Problem details
Locate each row below that contains the word "pixel", and copy those rows out.

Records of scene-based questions
----
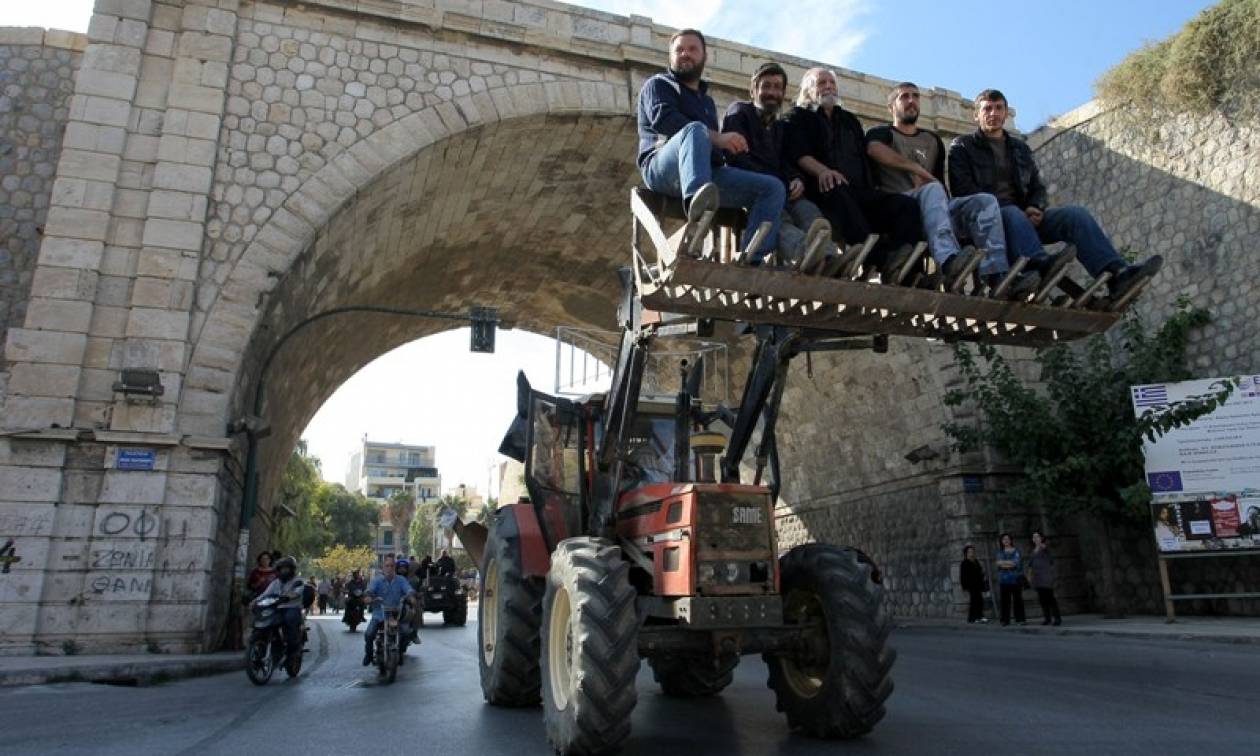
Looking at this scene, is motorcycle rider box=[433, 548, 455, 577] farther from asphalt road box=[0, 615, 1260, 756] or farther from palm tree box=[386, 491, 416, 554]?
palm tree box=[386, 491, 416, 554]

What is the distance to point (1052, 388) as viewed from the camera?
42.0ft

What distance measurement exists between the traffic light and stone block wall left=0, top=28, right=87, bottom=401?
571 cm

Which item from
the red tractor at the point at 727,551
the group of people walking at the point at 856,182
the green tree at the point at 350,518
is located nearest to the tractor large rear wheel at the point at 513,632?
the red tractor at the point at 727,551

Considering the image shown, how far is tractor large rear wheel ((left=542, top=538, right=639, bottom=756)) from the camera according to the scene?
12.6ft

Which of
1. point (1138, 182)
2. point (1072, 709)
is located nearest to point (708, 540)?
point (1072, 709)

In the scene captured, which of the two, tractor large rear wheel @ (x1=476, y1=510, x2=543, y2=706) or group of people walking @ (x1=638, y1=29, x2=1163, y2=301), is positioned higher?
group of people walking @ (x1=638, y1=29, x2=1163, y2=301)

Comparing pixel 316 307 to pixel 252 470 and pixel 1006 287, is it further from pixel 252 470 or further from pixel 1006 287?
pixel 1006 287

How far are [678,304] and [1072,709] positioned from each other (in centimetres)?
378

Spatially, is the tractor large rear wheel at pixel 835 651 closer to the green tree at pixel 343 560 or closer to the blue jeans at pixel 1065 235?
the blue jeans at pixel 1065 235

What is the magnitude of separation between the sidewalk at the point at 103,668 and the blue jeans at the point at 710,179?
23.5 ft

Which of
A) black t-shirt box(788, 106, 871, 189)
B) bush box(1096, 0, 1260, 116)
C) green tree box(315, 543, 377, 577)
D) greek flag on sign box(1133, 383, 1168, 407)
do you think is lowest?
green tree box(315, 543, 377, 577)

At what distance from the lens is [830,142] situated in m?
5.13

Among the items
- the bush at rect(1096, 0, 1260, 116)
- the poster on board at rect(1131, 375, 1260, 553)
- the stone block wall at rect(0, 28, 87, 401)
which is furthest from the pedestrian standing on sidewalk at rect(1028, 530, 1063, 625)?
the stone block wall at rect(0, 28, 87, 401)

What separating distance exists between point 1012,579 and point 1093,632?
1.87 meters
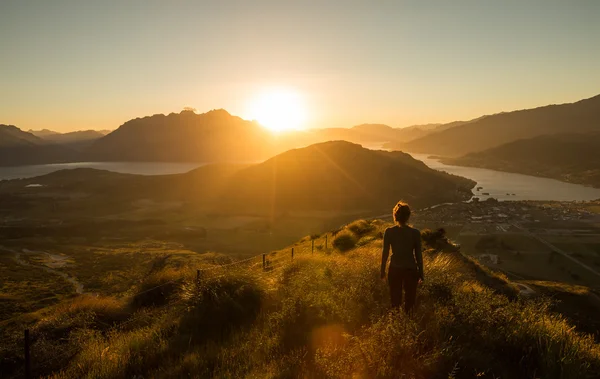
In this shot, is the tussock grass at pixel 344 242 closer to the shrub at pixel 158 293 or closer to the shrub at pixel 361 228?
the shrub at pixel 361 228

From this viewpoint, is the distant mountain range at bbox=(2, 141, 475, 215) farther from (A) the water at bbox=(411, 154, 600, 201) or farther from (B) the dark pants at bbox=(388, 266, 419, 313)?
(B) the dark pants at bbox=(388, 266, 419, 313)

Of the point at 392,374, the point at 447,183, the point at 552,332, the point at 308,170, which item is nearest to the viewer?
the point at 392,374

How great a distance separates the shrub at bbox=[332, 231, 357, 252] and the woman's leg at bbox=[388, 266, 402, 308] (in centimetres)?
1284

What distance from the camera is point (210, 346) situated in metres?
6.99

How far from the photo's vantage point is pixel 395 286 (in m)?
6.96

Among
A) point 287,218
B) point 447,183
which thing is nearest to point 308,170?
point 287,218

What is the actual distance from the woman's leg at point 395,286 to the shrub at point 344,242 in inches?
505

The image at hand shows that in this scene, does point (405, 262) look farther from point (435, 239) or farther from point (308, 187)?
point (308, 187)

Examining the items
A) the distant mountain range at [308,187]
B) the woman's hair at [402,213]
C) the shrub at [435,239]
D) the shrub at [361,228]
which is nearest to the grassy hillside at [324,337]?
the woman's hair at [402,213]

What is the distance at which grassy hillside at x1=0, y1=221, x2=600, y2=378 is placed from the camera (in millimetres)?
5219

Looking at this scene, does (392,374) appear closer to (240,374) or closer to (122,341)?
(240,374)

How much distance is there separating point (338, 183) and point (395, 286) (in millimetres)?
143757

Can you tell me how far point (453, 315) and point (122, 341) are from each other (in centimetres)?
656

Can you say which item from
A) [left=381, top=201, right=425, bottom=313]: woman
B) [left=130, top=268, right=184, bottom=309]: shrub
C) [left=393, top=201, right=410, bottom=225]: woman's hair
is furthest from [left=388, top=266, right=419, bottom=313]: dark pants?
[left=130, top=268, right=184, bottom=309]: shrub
----
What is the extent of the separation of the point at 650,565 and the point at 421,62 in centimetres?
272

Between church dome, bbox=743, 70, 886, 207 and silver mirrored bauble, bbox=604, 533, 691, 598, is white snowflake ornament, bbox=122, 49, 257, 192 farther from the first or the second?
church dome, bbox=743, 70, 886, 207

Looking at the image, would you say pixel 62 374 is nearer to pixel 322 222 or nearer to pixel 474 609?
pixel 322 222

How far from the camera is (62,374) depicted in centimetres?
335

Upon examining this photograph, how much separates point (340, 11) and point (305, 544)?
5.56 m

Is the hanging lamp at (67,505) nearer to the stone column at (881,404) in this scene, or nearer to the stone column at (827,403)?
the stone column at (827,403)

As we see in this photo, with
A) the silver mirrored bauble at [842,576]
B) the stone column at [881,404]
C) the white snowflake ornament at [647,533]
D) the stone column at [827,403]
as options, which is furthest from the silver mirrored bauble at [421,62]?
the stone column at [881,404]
----
Written response
Comparing pixel 316 307 to pixel 252 470 and pixel 1006 287, is it further from pixel 252 470 or further from pixel 1006 287?
pixel 1006 287
Spatially, is the tractor large rear wheel at pixel 835 651 closer to the green tree at pixel 343 560 or closer to the blue jeans at pixel 1065 235?
the blue jeans at pixel 1065 235
In this shot, is the tussock grass at pixel 344 242 closer to the shrub at pixel 158 293 or closer to the shrub at pixel 361 228?
the shrub at pixel 361 228
How far from the photo's vantage point is pixel 395 286 (in m)?
Looking at the image, would you say pixel 62 374 is nearer to pixel 322 222 or nearer to pixel 474 609?
pixel 322 222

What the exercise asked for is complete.